Task item:
Copy out each line below that has the word "upper" in it.

===== Data to use

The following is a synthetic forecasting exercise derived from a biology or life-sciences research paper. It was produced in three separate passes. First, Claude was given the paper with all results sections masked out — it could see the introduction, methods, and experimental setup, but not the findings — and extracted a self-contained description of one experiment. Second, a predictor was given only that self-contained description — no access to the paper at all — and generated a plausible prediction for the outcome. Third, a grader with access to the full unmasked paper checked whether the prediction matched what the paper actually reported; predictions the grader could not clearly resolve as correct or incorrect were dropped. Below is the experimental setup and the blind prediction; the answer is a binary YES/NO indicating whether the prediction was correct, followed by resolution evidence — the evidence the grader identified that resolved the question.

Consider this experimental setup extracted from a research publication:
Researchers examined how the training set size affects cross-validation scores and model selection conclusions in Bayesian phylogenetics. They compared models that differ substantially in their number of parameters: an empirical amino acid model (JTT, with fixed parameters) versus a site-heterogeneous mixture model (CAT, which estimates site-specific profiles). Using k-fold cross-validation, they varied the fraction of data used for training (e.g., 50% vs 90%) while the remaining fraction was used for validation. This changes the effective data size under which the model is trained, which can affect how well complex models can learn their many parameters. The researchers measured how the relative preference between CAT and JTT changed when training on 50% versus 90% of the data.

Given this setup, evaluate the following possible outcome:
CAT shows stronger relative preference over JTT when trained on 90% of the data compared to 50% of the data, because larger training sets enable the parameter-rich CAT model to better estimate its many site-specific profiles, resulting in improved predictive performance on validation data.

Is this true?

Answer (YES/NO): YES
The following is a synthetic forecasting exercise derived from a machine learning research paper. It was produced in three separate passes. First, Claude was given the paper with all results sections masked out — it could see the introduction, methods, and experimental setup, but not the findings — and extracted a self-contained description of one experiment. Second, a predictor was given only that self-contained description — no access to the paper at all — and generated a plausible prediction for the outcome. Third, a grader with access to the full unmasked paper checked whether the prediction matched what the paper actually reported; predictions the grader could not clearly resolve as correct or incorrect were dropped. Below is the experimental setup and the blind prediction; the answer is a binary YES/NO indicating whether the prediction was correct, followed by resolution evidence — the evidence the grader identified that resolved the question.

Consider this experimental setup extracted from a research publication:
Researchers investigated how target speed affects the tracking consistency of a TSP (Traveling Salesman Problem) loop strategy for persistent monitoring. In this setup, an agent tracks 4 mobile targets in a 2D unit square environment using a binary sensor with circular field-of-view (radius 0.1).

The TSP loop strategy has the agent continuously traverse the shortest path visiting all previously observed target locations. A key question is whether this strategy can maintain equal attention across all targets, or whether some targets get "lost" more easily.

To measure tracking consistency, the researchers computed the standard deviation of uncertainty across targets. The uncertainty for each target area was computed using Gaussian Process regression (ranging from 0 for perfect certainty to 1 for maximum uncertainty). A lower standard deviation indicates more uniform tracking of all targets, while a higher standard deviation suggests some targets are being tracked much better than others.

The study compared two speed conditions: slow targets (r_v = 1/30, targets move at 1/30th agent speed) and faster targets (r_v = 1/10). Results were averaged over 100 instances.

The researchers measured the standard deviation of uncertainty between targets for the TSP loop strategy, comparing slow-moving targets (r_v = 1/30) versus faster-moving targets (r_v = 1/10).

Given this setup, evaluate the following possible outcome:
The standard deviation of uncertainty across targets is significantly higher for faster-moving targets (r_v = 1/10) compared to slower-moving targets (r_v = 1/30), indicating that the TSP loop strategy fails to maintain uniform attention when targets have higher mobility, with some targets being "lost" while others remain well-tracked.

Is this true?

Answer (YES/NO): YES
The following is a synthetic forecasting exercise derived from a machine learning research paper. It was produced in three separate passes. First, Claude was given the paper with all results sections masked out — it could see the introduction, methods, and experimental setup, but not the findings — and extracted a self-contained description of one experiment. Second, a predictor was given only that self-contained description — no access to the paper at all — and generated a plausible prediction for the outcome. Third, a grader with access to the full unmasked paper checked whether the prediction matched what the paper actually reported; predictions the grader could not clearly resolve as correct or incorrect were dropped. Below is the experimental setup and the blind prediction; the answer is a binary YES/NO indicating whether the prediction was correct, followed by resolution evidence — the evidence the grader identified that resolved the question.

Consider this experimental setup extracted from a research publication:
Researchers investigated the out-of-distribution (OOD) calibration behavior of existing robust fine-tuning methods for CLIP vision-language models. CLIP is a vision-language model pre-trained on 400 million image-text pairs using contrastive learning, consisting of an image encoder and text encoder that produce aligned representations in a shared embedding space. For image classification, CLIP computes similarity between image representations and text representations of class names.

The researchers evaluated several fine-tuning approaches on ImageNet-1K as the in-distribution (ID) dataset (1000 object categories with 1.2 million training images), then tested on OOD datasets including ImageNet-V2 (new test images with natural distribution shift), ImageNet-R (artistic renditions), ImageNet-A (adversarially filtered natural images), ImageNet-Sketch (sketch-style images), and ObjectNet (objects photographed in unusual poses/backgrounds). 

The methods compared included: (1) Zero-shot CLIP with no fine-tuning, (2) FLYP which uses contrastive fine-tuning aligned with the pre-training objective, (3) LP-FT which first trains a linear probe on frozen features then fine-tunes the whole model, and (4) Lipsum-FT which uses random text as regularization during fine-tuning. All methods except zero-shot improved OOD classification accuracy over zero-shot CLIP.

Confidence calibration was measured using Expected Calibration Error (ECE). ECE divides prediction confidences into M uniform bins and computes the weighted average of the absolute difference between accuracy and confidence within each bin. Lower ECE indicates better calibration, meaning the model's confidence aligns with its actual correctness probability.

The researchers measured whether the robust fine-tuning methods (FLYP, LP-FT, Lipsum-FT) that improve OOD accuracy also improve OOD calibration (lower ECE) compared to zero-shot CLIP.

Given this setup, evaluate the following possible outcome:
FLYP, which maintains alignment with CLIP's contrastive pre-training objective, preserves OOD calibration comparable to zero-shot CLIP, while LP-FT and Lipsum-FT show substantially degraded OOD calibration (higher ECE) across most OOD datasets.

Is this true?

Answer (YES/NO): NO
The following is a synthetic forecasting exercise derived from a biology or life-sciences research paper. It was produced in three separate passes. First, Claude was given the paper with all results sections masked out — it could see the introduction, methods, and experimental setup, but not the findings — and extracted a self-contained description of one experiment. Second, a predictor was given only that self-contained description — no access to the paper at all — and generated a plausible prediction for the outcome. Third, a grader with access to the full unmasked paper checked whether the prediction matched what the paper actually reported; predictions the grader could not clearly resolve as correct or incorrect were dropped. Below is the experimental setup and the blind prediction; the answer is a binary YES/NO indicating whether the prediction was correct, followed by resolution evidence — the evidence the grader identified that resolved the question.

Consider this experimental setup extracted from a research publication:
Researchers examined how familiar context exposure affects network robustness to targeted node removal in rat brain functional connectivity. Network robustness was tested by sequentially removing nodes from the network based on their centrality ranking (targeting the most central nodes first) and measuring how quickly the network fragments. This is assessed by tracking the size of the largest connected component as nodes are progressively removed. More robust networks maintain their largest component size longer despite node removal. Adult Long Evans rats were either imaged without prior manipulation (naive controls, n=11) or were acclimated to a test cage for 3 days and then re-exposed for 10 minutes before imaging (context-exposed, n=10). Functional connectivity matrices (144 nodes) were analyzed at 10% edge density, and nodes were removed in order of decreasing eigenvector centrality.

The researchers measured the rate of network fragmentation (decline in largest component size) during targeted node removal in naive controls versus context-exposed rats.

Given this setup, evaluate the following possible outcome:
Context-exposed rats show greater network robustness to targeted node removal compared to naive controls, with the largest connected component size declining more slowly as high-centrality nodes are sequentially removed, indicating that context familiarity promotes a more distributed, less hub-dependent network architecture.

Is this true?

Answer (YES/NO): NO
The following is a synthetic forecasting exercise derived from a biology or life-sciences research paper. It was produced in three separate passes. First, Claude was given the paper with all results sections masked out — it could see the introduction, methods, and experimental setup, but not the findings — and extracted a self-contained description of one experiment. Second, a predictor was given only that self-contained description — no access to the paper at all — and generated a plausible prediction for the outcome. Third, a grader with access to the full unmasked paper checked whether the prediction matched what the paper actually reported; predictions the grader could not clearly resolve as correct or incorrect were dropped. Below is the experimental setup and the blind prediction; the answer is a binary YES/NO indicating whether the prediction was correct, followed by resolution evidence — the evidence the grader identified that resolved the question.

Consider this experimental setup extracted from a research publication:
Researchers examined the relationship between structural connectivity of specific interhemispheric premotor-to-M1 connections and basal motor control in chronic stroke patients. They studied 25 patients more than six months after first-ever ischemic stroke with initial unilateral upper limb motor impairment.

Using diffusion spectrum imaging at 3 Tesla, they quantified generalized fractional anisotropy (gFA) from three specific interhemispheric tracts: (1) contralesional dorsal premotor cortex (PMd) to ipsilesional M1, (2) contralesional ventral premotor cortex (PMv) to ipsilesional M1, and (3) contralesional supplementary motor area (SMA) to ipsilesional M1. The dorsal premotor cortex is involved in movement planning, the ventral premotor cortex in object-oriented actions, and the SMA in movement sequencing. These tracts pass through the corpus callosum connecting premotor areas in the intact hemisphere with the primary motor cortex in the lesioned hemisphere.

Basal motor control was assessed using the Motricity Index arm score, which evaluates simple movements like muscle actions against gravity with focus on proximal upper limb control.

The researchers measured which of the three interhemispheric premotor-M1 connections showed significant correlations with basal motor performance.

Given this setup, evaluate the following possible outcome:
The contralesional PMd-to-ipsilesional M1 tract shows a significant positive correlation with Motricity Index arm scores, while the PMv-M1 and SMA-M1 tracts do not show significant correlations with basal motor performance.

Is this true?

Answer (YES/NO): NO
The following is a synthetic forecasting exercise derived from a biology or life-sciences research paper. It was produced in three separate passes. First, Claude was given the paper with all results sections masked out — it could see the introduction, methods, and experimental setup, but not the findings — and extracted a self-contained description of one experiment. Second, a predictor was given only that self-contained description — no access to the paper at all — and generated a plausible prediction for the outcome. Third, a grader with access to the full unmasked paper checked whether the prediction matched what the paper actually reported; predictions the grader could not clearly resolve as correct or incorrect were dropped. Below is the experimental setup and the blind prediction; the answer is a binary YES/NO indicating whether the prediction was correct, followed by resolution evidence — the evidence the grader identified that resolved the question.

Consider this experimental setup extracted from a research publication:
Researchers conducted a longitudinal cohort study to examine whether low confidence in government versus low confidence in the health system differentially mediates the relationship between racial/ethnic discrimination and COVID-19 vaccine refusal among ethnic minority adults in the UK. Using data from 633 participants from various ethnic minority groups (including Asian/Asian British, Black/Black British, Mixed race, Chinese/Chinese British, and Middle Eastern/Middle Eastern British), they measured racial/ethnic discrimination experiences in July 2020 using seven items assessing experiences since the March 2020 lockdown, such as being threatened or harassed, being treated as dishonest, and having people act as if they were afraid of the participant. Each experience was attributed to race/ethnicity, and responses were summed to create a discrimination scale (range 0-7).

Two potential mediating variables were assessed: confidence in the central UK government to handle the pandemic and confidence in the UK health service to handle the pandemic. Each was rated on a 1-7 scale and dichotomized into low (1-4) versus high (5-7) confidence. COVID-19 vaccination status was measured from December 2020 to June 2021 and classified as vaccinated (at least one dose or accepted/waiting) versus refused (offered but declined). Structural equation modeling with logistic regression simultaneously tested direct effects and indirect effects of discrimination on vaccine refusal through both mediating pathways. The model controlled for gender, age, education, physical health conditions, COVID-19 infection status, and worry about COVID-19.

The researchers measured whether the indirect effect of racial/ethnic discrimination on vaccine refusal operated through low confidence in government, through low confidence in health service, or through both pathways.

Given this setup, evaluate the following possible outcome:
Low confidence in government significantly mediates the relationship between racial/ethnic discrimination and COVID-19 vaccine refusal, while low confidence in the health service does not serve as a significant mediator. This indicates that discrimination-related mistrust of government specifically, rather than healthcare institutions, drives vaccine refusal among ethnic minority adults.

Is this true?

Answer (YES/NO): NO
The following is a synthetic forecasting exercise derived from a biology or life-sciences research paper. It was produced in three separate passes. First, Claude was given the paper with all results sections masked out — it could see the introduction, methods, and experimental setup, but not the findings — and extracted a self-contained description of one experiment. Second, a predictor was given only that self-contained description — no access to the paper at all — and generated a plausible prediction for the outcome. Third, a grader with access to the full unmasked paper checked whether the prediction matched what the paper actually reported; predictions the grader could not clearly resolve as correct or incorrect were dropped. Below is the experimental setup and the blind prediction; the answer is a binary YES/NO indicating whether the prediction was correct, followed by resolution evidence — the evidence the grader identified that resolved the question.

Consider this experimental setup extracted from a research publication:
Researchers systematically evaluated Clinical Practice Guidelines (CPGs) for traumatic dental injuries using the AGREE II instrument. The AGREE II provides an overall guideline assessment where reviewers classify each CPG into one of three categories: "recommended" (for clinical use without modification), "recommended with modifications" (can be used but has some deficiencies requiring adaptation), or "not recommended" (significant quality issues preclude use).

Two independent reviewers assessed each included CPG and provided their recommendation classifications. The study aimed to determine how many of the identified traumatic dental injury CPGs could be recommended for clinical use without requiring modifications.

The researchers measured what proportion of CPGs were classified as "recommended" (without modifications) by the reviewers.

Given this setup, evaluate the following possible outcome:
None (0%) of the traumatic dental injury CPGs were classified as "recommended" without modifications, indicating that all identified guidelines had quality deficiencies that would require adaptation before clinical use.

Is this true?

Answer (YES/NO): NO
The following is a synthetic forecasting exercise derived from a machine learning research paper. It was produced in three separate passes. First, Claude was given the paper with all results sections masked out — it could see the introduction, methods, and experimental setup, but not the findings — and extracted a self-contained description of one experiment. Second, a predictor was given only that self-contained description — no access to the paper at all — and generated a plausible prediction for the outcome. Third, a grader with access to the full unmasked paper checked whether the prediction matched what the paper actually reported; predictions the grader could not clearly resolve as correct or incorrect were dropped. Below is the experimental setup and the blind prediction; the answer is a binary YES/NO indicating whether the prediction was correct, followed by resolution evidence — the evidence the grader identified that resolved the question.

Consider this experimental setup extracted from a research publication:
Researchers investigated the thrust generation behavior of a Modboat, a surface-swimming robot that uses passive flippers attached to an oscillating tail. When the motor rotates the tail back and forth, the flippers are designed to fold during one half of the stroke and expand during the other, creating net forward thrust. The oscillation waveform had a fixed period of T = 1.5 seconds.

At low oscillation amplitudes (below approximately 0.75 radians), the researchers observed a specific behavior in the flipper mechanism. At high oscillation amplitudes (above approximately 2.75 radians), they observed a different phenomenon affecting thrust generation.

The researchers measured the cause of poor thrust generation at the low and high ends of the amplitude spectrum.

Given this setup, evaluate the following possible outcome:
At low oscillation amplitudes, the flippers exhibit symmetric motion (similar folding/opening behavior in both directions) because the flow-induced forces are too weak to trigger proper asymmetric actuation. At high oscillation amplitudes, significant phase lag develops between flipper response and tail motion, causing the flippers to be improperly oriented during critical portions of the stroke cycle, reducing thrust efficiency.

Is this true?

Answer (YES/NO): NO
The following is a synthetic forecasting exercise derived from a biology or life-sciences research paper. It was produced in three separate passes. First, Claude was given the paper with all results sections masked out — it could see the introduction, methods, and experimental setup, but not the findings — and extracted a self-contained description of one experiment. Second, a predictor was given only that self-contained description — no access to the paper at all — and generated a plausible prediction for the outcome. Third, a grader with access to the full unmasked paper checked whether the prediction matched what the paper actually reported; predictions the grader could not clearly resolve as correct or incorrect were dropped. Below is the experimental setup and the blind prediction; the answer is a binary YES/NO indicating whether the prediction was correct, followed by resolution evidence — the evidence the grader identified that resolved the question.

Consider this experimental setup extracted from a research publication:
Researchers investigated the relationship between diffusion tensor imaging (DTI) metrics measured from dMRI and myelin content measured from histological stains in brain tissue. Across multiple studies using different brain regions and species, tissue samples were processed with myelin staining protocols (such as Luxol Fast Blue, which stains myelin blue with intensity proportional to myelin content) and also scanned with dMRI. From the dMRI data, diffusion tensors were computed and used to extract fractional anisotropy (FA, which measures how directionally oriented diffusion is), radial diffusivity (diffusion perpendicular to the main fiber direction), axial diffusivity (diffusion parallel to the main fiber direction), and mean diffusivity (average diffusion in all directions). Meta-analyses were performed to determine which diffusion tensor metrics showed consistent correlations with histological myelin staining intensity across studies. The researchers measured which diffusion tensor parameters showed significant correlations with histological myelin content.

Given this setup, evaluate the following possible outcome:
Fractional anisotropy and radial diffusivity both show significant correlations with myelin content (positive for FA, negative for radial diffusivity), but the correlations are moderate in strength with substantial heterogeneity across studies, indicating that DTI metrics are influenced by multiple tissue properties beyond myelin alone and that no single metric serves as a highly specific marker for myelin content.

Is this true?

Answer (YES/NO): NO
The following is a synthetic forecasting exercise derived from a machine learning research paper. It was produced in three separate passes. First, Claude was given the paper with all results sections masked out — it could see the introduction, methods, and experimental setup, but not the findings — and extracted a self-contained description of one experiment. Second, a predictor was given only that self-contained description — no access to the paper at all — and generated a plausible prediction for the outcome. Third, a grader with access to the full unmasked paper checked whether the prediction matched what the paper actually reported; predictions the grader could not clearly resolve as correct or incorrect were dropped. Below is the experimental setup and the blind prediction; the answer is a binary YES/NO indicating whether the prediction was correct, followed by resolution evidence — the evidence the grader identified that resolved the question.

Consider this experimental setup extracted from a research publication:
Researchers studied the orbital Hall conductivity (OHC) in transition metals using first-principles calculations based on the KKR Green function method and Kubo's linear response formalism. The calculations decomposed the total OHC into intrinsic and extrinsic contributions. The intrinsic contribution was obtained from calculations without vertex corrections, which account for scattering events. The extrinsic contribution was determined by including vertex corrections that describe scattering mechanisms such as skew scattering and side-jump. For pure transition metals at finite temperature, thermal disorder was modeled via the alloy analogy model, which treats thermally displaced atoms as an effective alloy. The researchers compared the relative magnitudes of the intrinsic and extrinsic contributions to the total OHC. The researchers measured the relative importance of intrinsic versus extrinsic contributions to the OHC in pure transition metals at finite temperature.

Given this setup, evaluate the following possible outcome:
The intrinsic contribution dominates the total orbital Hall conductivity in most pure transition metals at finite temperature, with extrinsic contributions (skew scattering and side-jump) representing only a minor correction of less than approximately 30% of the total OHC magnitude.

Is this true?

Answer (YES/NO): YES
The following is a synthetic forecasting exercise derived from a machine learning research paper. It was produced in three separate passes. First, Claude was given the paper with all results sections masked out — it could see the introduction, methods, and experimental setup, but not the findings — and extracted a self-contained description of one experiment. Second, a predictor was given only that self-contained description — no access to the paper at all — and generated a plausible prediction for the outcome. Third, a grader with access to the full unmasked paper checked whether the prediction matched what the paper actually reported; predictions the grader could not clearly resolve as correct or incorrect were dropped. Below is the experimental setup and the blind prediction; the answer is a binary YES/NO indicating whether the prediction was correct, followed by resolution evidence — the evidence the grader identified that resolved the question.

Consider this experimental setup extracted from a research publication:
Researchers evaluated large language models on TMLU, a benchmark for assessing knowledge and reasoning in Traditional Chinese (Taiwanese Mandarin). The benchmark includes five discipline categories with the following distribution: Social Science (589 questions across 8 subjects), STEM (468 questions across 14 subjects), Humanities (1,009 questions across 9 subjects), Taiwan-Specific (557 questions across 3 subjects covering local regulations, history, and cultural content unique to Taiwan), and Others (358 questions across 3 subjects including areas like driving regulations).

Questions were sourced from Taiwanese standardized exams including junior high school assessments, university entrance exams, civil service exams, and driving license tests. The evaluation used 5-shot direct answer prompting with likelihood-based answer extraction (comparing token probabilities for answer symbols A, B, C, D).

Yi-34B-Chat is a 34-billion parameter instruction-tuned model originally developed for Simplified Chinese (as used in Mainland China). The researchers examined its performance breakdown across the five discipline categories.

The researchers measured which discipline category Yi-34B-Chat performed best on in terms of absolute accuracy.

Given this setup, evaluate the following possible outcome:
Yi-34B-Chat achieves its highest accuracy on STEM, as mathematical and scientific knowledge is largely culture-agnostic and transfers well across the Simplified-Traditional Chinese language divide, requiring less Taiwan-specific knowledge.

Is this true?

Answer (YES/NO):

==========

Answer section:
Researchers examined the relationship between structural connectivity of specific interhemispheric premotor-to-M1 connections and basal motor control in chronic stroke patients. They studied 25 patients more than six months after first-ever ischemic stroke with initial unilateral upper limb motor impairment.
Basal motor control was assessed using the Motricity Index arm score, which evaluates simple movements like muscle actions against gravity with focus on proximal upper limb control.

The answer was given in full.